## What needs to be done
Beginning with the line where "What is the exact distance between" appears, restate the lines word for word through the last one in the listing.

## Data excerpts
_ _ _ _
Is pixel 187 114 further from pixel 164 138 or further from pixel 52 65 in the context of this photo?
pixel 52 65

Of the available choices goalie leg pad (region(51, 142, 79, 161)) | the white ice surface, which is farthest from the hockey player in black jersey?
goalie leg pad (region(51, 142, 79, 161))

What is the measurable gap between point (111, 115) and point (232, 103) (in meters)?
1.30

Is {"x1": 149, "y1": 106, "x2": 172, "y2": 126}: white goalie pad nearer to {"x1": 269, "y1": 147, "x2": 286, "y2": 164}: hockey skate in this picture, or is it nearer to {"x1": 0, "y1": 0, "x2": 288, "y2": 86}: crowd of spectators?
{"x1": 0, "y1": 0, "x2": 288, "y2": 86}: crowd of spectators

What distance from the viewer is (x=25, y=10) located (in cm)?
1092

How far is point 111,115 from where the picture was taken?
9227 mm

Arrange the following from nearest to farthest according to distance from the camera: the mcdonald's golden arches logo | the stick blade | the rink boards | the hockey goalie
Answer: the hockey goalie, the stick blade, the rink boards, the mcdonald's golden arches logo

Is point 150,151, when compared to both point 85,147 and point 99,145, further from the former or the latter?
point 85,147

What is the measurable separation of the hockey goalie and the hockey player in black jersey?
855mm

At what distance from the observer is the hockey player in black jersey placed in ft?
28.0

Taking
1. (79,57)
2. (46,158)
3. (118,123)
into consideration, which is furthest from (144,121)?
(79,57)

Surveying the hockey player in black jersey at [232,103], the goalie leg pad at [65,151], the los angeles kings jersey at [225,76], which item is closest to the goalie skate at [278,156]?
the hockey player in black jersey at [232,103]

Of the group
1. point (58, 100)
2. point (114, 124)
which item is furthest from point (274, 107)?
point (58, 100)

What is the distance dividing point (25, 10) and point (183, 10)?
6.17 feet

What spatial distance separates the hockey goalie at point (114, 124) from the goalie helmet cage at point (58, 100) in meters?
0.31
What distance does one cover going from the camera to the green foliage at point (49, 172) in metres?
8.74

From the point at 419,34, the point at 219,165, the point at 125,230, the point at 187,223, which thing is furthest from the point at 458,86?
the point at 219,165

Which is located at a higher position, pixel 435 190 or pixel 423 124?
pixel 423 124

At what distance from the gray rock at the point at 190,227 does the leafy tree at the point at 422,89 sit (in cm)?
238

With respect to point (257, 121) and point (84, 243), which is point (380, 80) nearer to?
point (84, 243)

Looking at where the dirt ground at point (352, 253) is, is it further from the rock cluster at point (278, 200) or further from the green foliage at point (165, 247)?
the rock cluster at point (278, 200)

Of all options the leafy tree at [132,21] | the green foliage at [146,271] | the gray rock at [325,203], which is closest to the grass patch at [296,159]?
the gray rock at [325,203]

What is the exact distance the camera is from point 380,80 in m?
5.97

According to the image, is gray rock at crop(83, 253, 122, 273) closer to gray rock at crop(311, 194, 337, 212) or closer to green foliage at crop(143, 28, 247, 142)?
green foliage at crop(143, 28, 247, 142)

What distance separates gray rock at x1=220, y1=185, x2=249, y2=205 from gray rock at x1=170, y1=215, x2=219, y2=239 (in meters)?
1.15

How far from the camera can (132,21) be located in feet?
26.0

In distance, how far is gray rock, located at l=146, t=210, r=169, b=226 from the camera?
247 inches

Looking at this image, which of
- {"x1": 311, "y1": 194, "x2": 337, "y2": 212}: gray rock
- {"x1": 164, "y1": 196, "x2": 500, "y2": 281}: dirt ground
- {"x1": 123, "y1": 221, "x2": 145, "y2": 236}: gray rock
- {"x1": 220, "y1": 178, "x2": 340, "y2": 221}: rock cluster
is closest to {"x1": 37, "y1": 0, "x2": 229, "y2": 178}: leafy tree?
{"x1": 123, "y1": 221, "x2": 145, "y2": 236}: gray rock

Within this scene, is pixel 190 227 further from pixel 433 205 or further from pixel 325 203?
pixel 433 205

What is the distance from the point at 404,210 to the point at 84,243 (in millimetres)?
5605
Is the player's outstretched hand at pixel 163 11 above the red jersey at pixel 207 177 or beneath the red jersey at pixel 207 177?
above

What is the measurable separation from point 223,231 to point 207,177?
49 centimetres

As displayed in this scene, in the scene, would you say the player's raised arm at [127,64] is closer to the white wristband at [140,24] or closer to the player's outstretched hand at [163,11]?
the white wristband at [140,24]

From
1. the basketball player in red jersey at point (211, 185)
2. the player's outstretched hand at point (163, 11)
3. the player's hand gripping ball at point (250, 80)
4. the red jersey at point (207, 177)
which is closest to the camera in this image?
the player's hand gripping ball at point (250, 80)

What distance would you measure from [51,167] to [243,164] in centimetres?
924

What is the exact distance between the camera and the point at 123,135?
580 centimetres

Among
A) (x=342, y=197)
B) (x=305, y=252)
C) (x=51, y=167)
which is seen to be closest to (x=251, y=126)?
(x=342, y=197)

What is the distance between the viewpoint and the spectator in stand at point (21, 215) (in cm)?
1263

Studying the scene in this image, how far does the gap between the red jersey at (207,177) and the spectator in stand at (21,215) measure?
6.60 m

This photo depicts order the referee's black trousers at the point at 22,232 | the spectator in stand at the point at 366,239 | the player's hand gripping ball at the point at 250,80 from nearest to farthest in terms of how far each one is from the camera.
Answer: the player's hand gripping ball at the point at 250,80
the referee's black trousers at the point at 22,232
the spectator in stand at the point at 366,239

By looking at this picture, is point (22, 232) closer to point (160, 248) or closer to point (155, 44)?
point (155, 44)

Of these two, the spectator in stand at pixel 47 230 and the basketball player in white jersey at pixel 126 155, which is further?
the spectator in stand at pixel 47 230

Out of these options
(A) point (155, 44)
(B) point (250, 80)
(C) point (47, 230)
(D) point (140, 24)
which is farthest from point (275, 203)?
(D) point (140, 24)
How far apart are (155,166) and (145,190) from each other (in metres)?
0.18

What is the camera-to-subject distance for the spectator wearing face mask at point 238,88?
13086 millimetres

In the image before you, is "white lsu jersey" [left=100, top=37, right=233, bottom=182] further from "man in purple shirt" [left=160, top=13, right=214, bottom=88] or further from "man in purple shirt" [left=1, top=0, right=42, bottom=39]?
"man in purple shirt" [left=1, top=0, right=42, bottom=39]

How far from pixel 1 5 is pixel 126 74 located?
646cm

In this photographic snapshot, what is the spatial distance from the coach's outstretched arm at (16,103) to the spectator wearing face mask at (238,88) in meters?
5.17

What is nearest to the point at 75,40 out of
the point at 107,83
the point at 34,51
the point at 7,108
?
_ _ _ _
## Correct output
What is the exact distance between the camera and the point at 123,135?
580 centimetres

Among
A) (x=342, y=197)
B) (x=305, y=252)
C) (x=51, y=167)
which is seen to be closest to (x=251, y=126)?
(x=342, y=197)

What is the distance between the viewpoint and the spectator in stand at point (21, 215) (in cm)?
1263

Studying the scene in this image, how far does the gap between the red jersey at (207,177) and the spectator in stand at (21,215) measure?
6.60 m

This photo depicts order the referee's black trousers at the point at 22,232 | the spectator in stand at the point at 366,239 | the player's hand gripping ball at the point at 250,80 from nearest to farthest in terms of how far each one is from the camera.
Answer: the player's hand gripping ball at the point at 250,80
the referee's black trousers at the point at 22,232
the spectator in stand at the point at 366,239

By looking at this picture, is point (22, 232) closer to point (160, 248) or closer to point (155, 44)?
point (155, 44)

Of these two, the spectator in stand at pixel 47 230 and the basketball player in white jersey at pixel 126 155, which is further?
the spectator in stand at pixel 47 230

Out of these options
(A) point (155, 44)
(B) point (250, 80)
(C) point (47, 230)
(D) point (140, 24)
which is farthest from point (275, 203)?
(D) point (140, 24)
How far apart are (155,166) and (145,190) from each other (in metres)?
0.18

What is the camera-to-subject distance for the spectator wearing face mask at point 238,88?
13086 millimetres

In the image before you, is "white lsu jersey" [left=100, top=37, right=233, bottom=182] further from "man in purple shirt" [left=160, top=13, right=214, bottom=88] or further from "man in purple shirt" [left=1, top=0, right=42, bottom=39]?
"man in purple shirt" [left=1, top=0, right=42, bottom=39]

How far from pixel 1 5 is pixel 126 74 located?
646cm

In this photographic snapshot, what is the spatial distance from the coach's outstretched arm at (16,103) to the spectator wearing face mask at (238,88) in meters?
5.17

What is nearest to the point at 75,40 out of
the point at 107,83
the point at 34,51
the point at 7,108
?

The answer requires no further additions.